AstraZeneca cuts US sales force by a quarter, expands in China

by | 7th Dec 2011 | News

AstraZeneca says it will reduce its US sales force by 1,150 managers and reps as part of its strategy to operate more efficiently in the country.

AstraZeneca says it will reduce its US sales force by 1,150 managers and reps as part of its strategy to operate more efficiently in the country.

This equates to about 24% of the company’s sales organisation in the USA and is on top of a streamlining plan announced in October for its commercial business, which will result in the loss of 400 posts. The cuts are also in addition to the major restructuring programme the Anglo-Swedish drugmaker announced in January 2010; that programme will see 8,000 jobs shed by 2014.

Rich Fante, AstraZeneca’s president in the USA, said “these are difficult decisions that impact valued employees” but the changes “will help us deliver better results for our business”. This latest round of cuts will be finalised by early February 2012.

The company noted that it will take a charge of $50-$100 million in the fourth quarter but restructuring costs are excluded in its financial measures, so do not affect guidance for core earnings per share for 2011.

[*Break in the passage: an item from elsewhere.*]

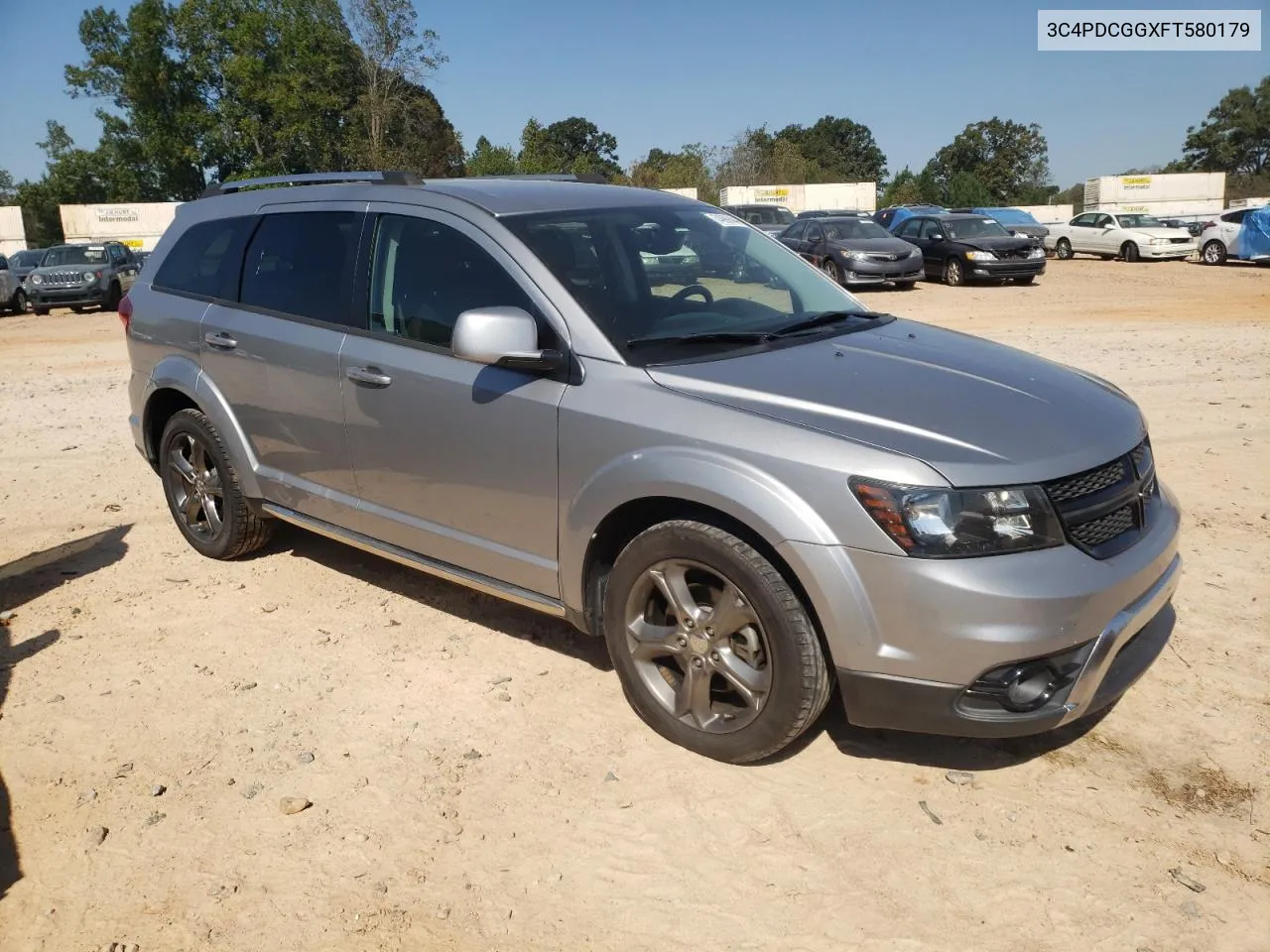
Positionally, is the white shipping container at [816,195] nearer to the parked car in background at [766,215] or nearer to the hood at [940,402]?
the parked car in background at [766,215]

The latest round of cuts comes as AstraZeneca battles to deal with pricing pressures and the effects of generics. Beyond 2016, the firm faces patent expirations to a couple of blockbusters – the lipid-lowerer Crestor (rosuvastatin) and the antipsychotic Seroquel XR (quetiapine) – and it is already being hit hard by copycat versions of the blood pressure drug Toprol XL/Seloken (metoprolol) and Arimidex (anastrozole) for breast cancer.

AZ to buy Guangdong BeiKang

Meantime, while the US market looks more unattractive, China is blooming and AstraZeneca has entered into an agreement to acquire Guangdong BeiKang Pharmaceutical Co, a privately-owned generics company, based in Conghua City, Guangdong province.

The deal will give it access to a portfolio of injectable anti-infectives and is contingent on getting approvals of certain regulatory authorities, including the Ministry of Commerce in China. Financial terms were not disclosed.

The proposed acquisition comes on the heels of AstraZeneca’s $200 million investment in a new manufacturing facility, located in China Medical City, Taizhou, Jiangsu province. Mark Mallon, head of the firm’s Asia-Pacific operations, said it continues to invest in the key emerging markets such as China “where the combination of growing populations, elevated levels of chronic diseases and increasing income are driving demand and expectations for better healthcare”.

Since first establishing a presence in 1993, AstraZeneca has invested around $500 million in China and has “fast become one of the leading biopharmaceutical companies in the country”. Turnover last year topped $1 billion.